Build PipelineIO for a two-engine speculative-decoding runtime (basic I/O, hidden states, deepstack embeds, MRope cos/sin cache).

void trt_edgellm::rt::allocateBasicIO(
PipelineIO &io,
int32_t maxBatch,
int32_t maxSeq,
int32_t hiddenSize,
int32_t vocabSize,
nvinfer1::DataType dtype
)#
void trt_edgellm::rt::allocateDeepstackEmbeds(
PipelineIO &io,
int32_t numFeatures,
int32_t maxBatch,
int32_t maxSeq,
int32_t hiddenSize,
nvinfer1::DataType dtype
)#
void trt_edgellm::rt::allocateSpecDecodeHiddenStates(
PipelineIO &io,
int32_t maxBatch,
int32_t maxSeq,
int32_t baseHiddenDim,
int32_t draftHiddenDim,
nvinfer1::DataType dtype
)#
void trt_edgellm::rt::allocateMRope(
PipelineIO &io,
int32_t maxBatch,
int32_t maxKVCacheCapacity,
int32_t rotaryDim
)#
void trt_edgellm::rt::buildTensorMap(
TensorMap &map,
PipelineIO &io,
SharedResources &res,
LLMEngineConfig const &cfg,
int32_t kvCacheIndex
)#

Populate a TensorMap from PipelineIO + SharedResources for engine binding.

This is the critical glue function that wires all allocated tensors into the name-to-pointer map consumed by TensorRegistry::bindAll().

Parameters:
  • map – Output map to populate.

  • io – Pipeline I/O tensors.

  • res – Shared resources (KV caches, RoPE pool, LoRA, zero buffer).

  • cfg – Engine configuration.

  • kvCacheIndex – Index into res.cacheManagers for the target engine.
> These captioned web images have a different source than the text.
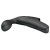 Wibrator na palec Wbudowana bateria 10 funkcji-6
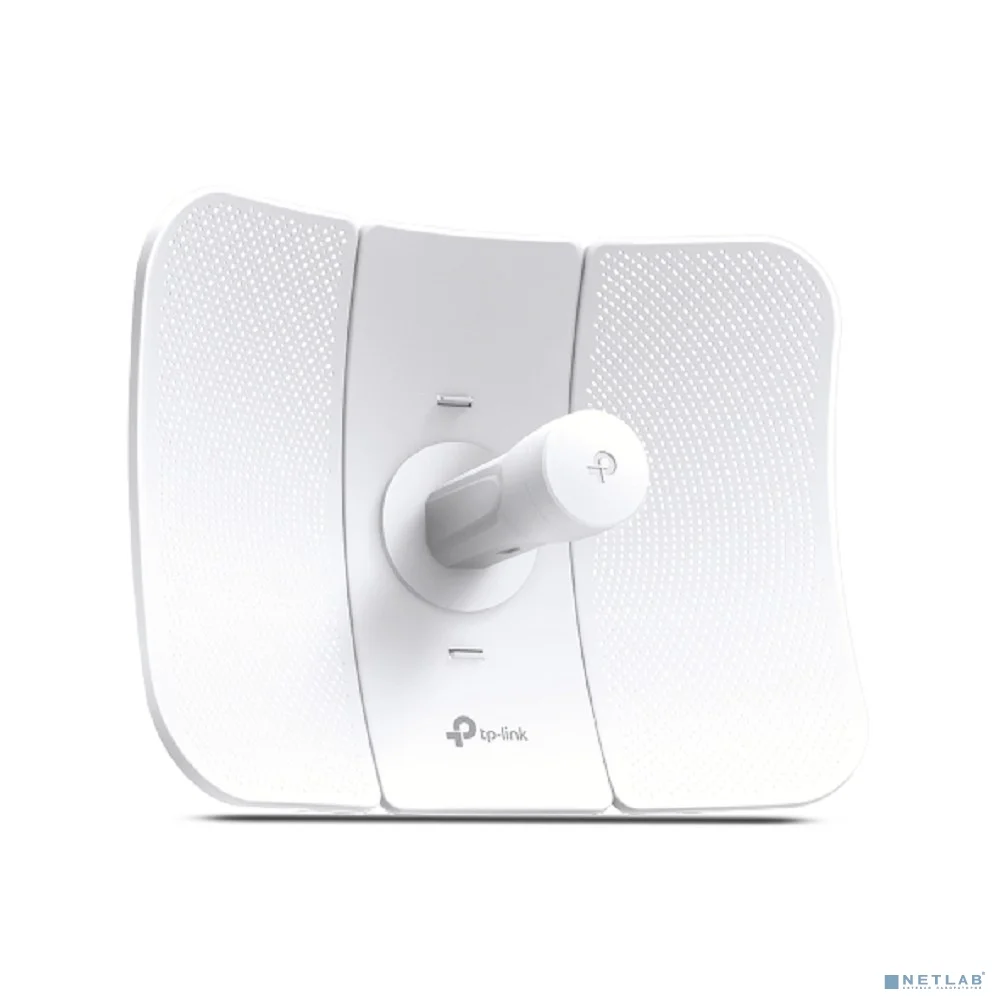 Поврежденная упаковка Tp-Link CPE710 Уличная точка доступа Wi-Fi AC867 с коэффициентом усиления 23 дБи
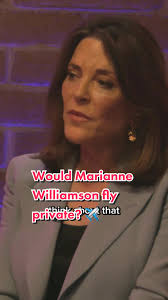 Marion Bill Williamson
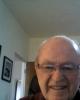 Frank is single in Indio, CA USA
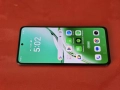 OPPO Reno12 F 256GB 8GB RAM Dual, снимка 4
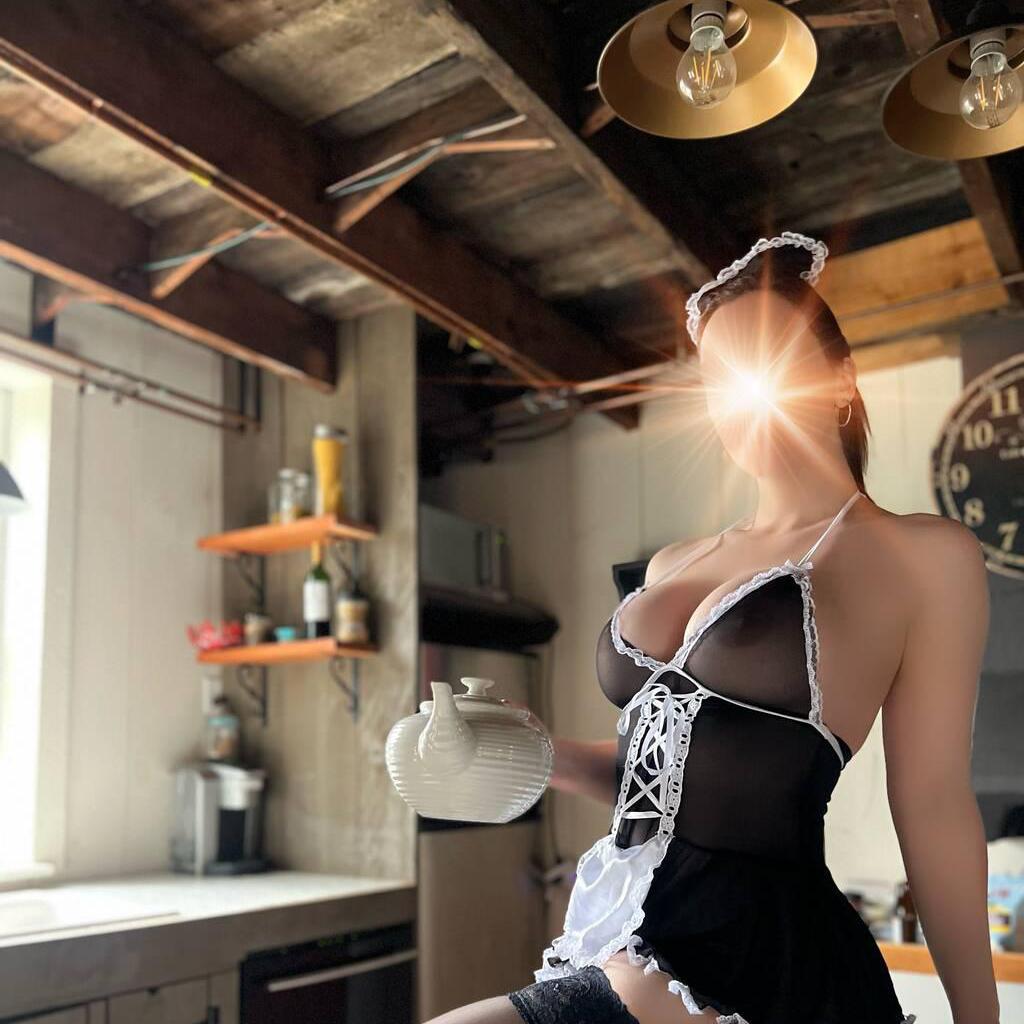 
                        Natalie Faye
                     is Female Escorts. | Vancouver | British Columbia | Canada | canadatopescorts.com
void trt_edgellm::rt::buildTensorMapForSpecDecodeDraft(
TensorMap &map,
PipelineIO &io,
SharedResources &res,
LLMEngineConfig const &cfg
)#

Populate a TensorMap for a SpecDecode draft engine. Delegates to buildTensorMap with kvCacheIndex=1 for the common bindings, then patches in draft-engine- specific bindings (base/draft hidden states in+out, packed proposal attention mask, proposal position IDs).
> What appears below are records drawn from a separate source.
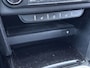 Kia ProCeed 1.5 T-GDi 160pk GT-Line DCT7 | Navigatie | Camera | Schuifdak | Stuur/stoelverwarming | Carplay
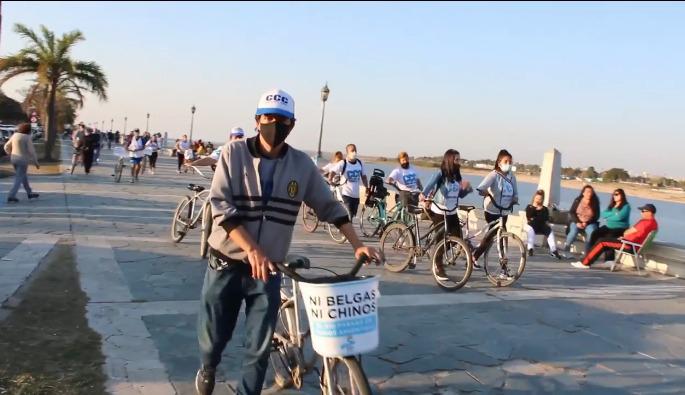 WhatsApp Image 2021-07-16 at 2.18.39 PM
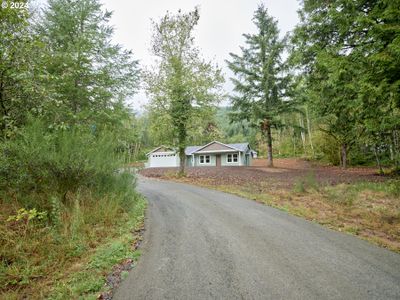 Property Entrance | Image 1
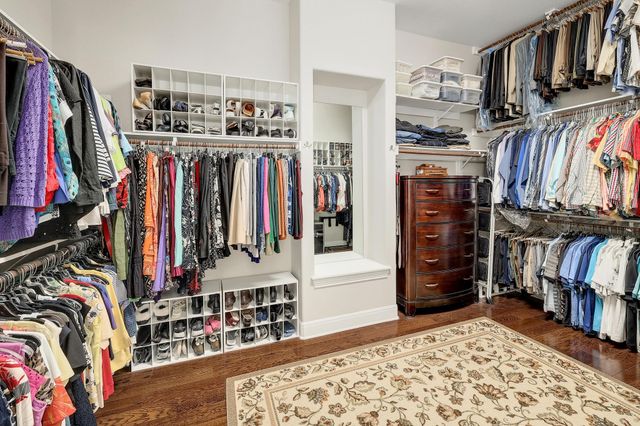 308 Bluehaw DR, Georgetown, TX 78628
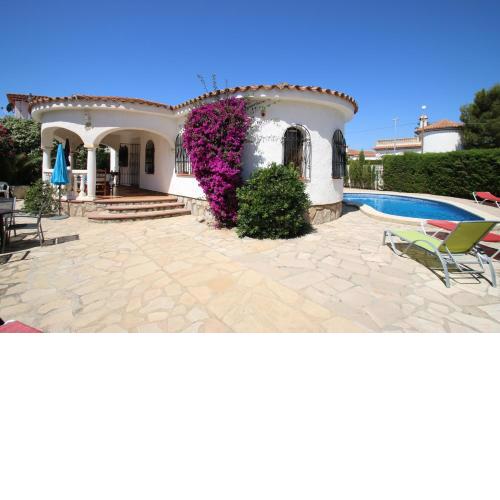 Villa Fortuna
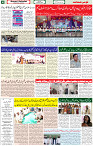 13 March 2023 Page 4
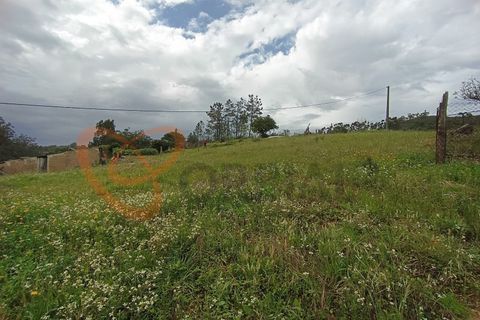 Villa i Alte, Faro, Alte - € 340.000 | Ref: 4344 - foto 20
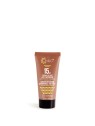 Crema solare viso antirughe SPF15 Ocleò Sun 50ml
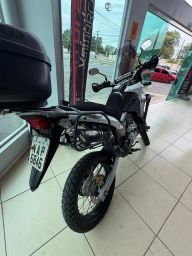 https://img.olx.com.br/thumbs256x256/12/120543477239700.jpg
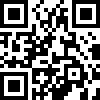 https://isna.ir/xdL5x3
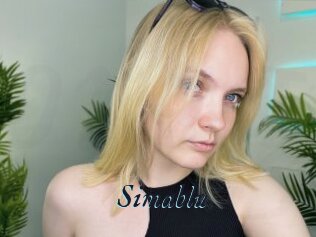 Simablu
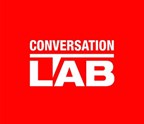 Conversation Lab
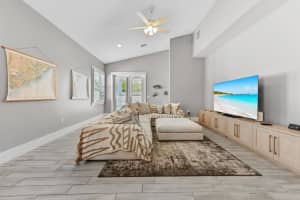 443 Dolphin Drive, Stuart, FL 34996 - MLS#B26001851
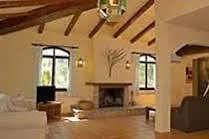 Villa In Sineu Spain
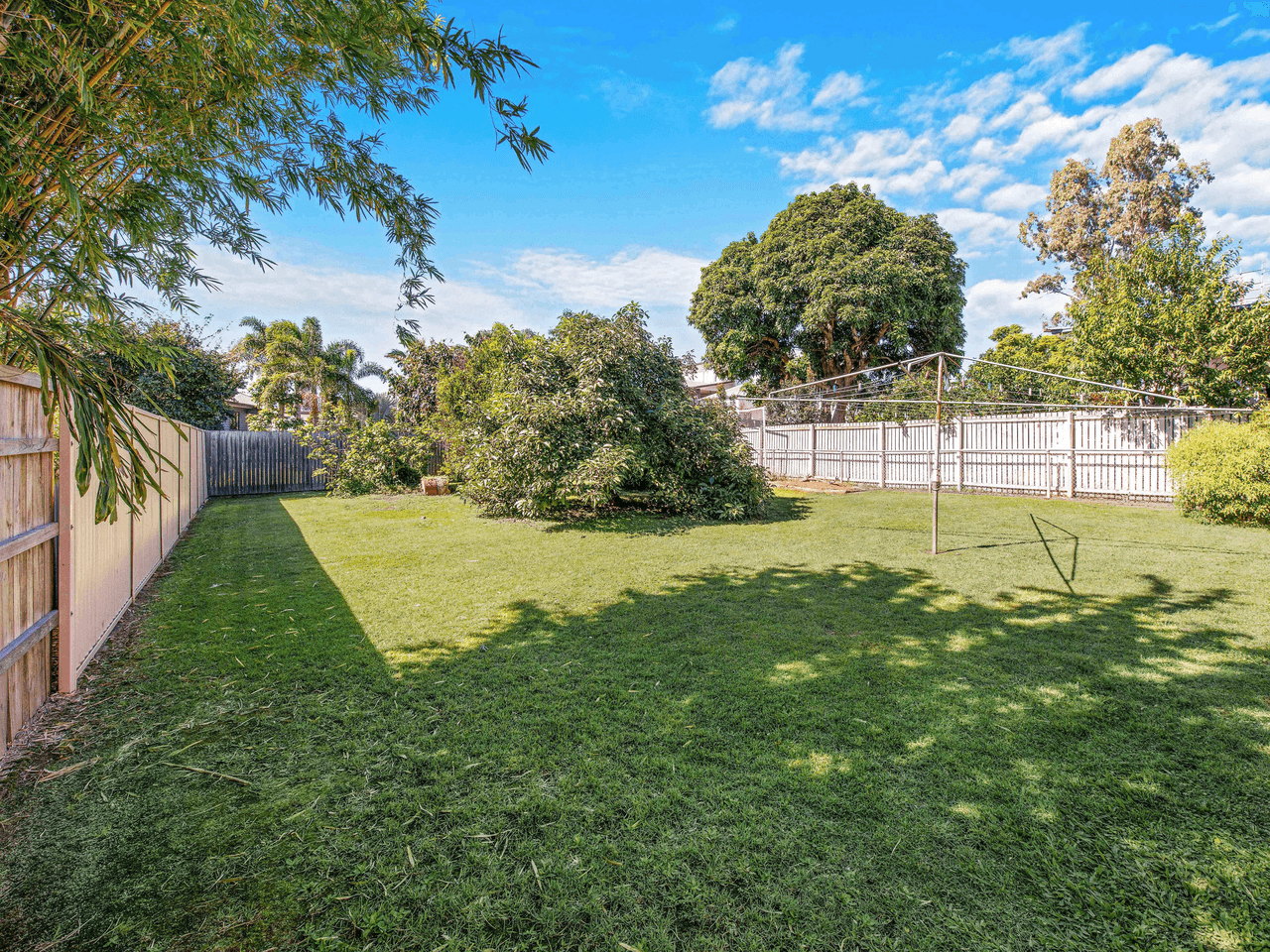 39 Pfingst Road, WAVELL HEIGHTS, QLD 4012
Preconditions: io must have been constructed via PipelineIO::createForSpecDecode (baseHiddenStates / draftHiddenStatesIn/Out / packedAttentionMask / specDecodePositionIds populated).

Parameters:
  • map – Output map for the draft engine’s bindings.

  • io – Pipeline I/O (must be the SpecDecode-flavoured one).

  • res – Shared resources.

  • cfg – Draft engine configuration.